BORWICK'S
Our Story

Eleven years in an attic.
Nearly two centuries on the shelf.

Before Borwick's, bread needed yeast and cakes needed luck. This is how a wedding gift — a formula on paper — became the world's first baking powder, and one of Britain's longest-lived brands.

  1. 1831

    A formula and an attic

    George Borwick marries Jane Hudson, and her father passes the couple a formula for a raising agent. In an attic workshop, George and Jane spend the next eleven years perfecting it — a powder to make bread, cakes and pastry rise without yeast.

  2. 1842

    The world's first baking powder goes on sale

    Borwick's Baking Powder is sold commercially for the first time — the first baking powder brand in the world. Every tin since has carried the same promise: Borwick's quality since 1842.

  3. 1848

    Lighter, cheaper, more wholesome

    Early press advertisements promise 'celebrated unfermented bread instead of yeast' and puddings and pastry made 'light and wholesome, with half the usual quantity of butter and eggs' — sold by chemists and grocers in packets from a penny.

    1848 newspaper advertisement for Borwick's baking powder
  4. 1864

    The London factory

    Demand outgrows the family operation and a factory opens in London. Retail follows — first from a market stall in Walthamstow in 1885, later a dedicated High Street shop.

  5. 1896

    600,000 packets a week

    Borwick's becomes the best-selling baking powder in the world, moving six hundred thousand packets every week. Six gold medals earned at international exhibitions appear proudly on the packet.

  6. 1900s

    The baking powder of the British Empire

    The lion with its paw on a drum of Borwick's, the bulldog draped in the Union Jack, Britannia on the tin, hot air balloons lifting whole families skyward — 'as light as air'. Borwick's advertising becomes some of the most recognisable of the era.

    Borwick's lion and Union Jack card — the baking powder of the British Empire
  7. 1930s

    250 recipes for good cooks

    Celebrated cookery writer Elizabeth Craig pens '250 Recipes for use with Borwick's Baking Powder', and 'Good cooks use Borwick's' becomes the line on every label. It is still there today.

    Elizabeth Craig's 250 Recipes booklet for Borwick's Baking Powder
  8. 1939–45

    Saves eggs, saves fat

    Through the war years and rationing, Borwick's keeps Britain baking — 'cakes, puddings and pies cheaper, lighter and more digestible' when eggs and fat are scarce. By 1947 the tins declare it simply: The Best in the World.

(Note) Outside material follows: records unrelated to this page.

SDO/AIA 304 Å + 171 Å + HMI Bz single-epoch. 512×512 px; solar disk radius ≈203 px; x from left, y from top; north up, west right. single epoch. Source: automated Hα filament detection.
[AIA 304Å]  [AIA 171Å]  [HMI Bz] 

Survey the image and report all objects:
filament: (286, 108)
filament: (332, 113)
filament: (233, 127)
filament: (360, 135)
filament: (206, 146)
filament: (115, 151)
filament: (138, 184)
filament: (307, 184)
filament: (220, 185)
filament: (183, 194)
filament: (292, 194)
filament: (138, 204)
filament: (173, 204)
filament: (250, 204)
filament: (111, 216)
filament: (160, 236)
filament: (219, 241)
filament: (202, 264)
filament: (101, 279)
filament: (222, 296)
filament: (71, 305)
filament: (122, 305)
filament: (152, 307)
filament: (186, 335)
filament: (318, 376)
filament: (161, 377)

    Wartime Borwick's advertisement, 1942
  9. 1950s

    Hove, Sussex

    George Borwick & Sons Ltd operates from the Aldrington Works on Portland Road, Hove — the four-ounce tin on kitchen shelves across the country nearly identical to the one sold a century before.

    1950s Borwick's four-ounce tin from George Borwick & Sons Ltd, Hove, Sussex
  10. 2015

    A new chapter with Hassani Group

    Hassani Group acquires Borwick's, alongside Green's, bringing the world's first baking powder into its family of heritage food brands and carrying the name into new markets.

  11. Today

    The same label, the same promise

    Pick up a tub of Borwick's today and you hold essentially the same design sold a hundred years ago — cream paper, black ink, George Borwick's signature, and a powder that still makes baking as light as air.

    Borwick's baking powder tin on a shop shelf today

Good cooks use Borwick's

The signature on the label is still George Borwick's. The promise is still his too — none genuine without it.